いままでありがとう。 © Ayano MIURA


◆Adios,amigo.
 
 久保建英がFC東京からレアル・マドリードCFへと移籍する旨が両クラブから発表された。
 2015年にFC東京U-15むさしへとやってきた久保。翌2016年、FC東京U-18に組み込まれた彼は、まだ中学2年生だった三学期に、まずはBチームの一員としてT1リーグに出場。当時はコーチだった中村忠FC東京U-18監督に、もっとプレスをかけるようにと励まされ、そこからおとなへの旅立ちを始めた。まだフィジカルは弱かったが、すなおに前からボールを追った。
 
 2017シーズンも押し迫った頃、トップチームに昇格。初めて始動の時期からトップで過ごした2018シーズンは右サイドハーフで結果を出せず苦渋を舐めたが、今シーズンは堂々たる成績を残している。
 サッカー界全体が期待を寄せる才能を預かり、欧州に戻せるくらいにまで育て上げた。東京としては一定の責任を果たしたと言っていい。
 まずは18歳を迎え、晴れて国際移籍ができるようになった彼が、望みどおり活躍の場を得られたことを祝福したい。
 いままでありがとう。そしてはばたけ、世界の久保建英!
 
◆どうなる今後の青赤軍団
 
 2003年の東京はデイヴィッド ベッカムらを擁する“銀河系軍団”マドリーに悔しい黒星を喫する段階のチームだった。それが、こうして久保を送り出すほどには“青赤軍団”エル・シクロンとエル・ブランコが地続きになったのだと、進歩を感じることもできるだろう。
 ただ、感慨に浸ってばかりはいられない。

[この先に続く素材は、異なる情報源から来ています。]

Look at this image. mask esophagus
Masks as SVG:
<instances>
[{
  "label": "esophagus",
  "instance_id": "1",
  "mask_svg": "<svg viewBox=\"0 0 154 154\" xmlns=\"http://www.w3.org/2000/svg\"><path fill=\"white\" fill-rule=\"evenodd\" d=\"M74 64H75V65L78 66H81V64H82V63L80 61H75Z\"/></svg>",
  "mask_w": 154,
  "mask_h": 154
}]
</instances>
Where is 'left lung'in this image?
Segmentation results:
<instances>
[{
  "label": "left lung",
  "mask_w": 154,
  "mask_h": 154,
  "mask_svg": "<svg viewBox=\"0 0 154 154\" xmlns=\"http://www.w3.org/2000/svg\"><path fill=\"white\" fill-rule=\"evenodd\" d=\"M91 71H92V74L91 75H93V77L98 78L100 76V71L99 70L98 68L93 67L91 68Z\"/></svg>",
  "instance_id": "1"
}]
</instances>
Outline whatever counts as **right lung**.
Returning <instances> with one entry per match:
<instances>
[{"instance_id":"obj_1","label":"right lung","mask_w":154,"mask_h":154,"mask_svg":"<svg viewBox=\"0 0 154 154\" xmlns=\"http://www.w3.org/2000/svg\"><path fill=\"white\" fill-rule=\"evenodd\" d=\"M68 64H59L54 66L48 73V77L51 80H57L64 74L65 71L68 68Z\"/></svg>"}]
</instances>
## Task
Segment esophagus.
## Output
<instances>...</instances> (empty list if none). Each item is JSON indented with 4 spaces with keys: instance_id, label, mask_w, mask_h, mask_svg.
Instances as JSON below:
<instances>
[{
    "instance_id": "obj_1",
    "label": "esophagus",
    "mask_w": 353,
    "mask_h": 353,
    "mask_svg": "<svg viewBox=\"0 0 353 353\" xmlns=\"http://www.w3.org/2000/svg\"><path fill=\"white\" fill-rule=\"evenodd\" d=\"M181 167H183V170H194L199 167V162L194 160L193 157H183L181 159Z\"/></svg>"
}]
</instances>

明日6月15日のvs.ヴィッセル神戸戦からは“タケのいない東京”でありつづけるからだ。
 
 もともと、コパ・アメリカの期間は日本代表に招集される久保がいない想定で準備をしていた。その状態から発展させていくほかはない。
 大森晃太郎は負傷離脱明け。サイドハーフで確固たる地位を築いている選手が東慶悟だけとなると、大森のけがが完全に癒えるまでは、ユ インス、ナ サンホ、宮崎幾笑らがサイドの候補に挙がってくることになる。
 インスにフォワードとしての役割もあることを考えると、まずは韓国代表のサンホが浮上する。中盤センターのようなプレーはできないにしても、攻撃的なサイドハーフ、2トップの一角、フォワード的なトップ下として機能する選手だ。久保とはタイプが異なるサンホの活用によって、東京はより原型である堅守速攻的なスタイルに近づいていくのではないだろうか。
 そして忘れてはいけないのが平川怜だ。自分で運び、自分で決める。そういうプレーヤーとして、セントラルミッドフィールダーの枠を超えた成長を図ってきた。トップチームの攻撃に変化をつけられる存在になってほしい。
 
 もちろん、今後は補強もあるだろう。しかし新戦力を獲得したとしても、すぐに順応するとはかぎらない。まずは優勝争いをしている現在の水準を落とすことなく、現有戦力を結集して眼前の勝利をもぎ取りたい。